MATERIAL PROVIDED =>
◇ ◇ ◇ ◇ ◇ ◇ ◇

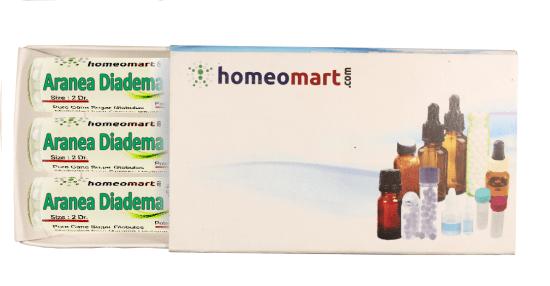 Aranea Diadema homeopathy pellets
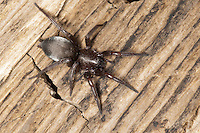 Plattbauchspinne, Mausspinne, Glattbauchspinne, Scotophaeus spec., Scotophaeus scutulatus oder Scotophaeus blackwalli, Mouse Spider, Ground spider, Gnaphosidae, Drassodidae, Plattbauchspinnen, Glattbauchspinnen, Mouse Spiders, Ground spiders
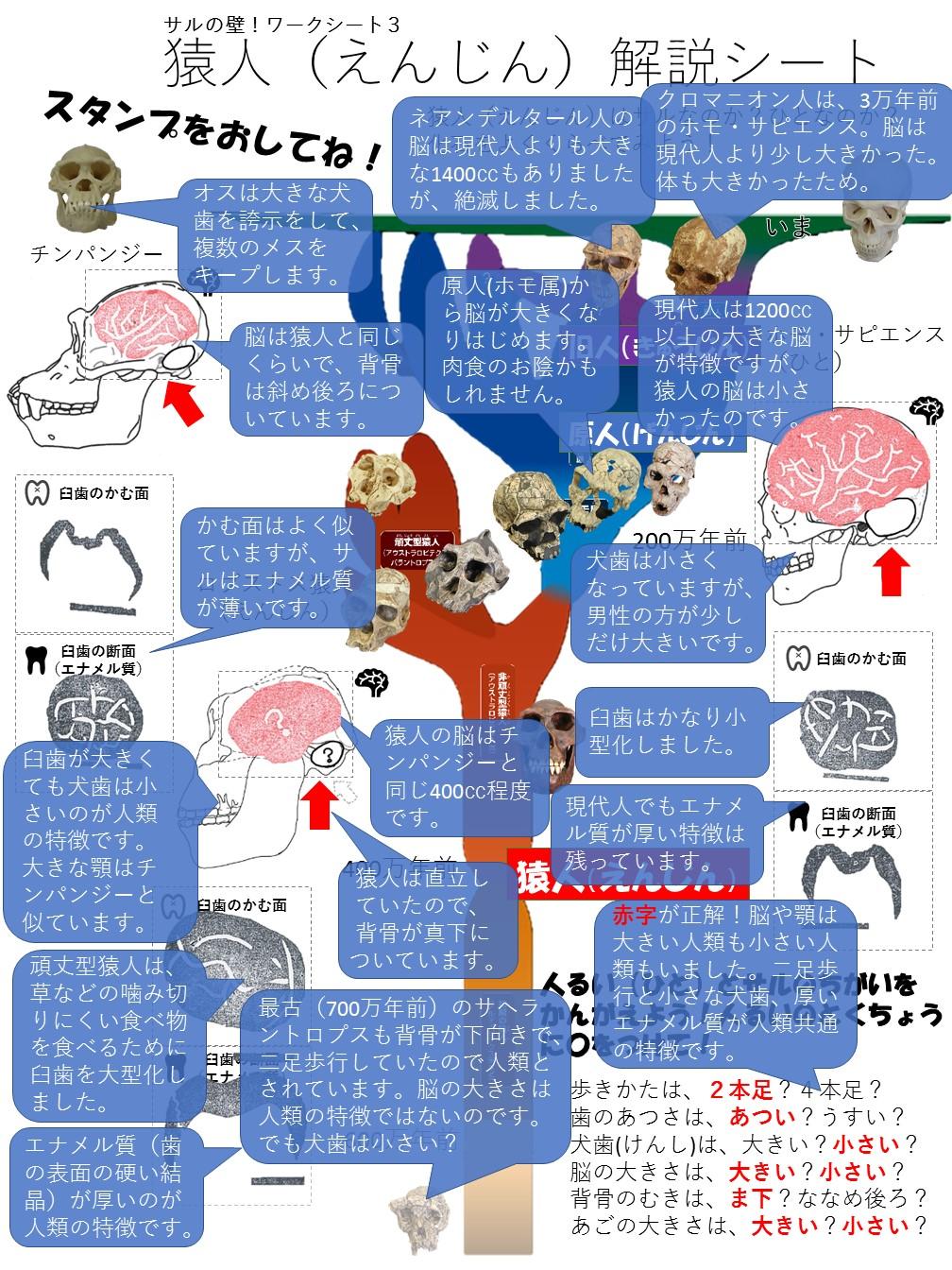 http://c14.um.u-tokyo.ac.jp/wiki/public/kyokasho/wiki.cgi?page=%A5%B5%A5%A4%A5%A8%A5%F3%A5%B9%A5%A2%A5%B4%A5%E92017&file=worksheet3A%2Ejpg&action=ATTACH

◇ ◇ ◇ ◇ ◇ ◇ ◇

HOW TO COMPLETE THIS TASK =>
The reply must hold every line above exactly as written and none of the pictures.

OUTPUT BELOW =>
 Aranea Diadema homeopathy pellets
 Plattbauchspinne, Mausspinne, Glattbauchspinne, Scotophaeus spec., Scotophaeus scutulatus oder Scotophaeus blackwalli, Mouse Spider, Ground spider, Gnaphosidae, Drassodidae, Plattbauchspinnen, Glattbauchspinnen, Mouse Spiders, Ground spiders
 http://c14.um.u-tokyo.ac.jp/wiki/public/kyokasho/wiki.cgi?page=%A5%B5%A5%A4%A5%A8%A5%F3%A5%B9%A5%A2%A5%B4%A5%E92017&file=worksheet3A%2Ejpg&action=ATTACH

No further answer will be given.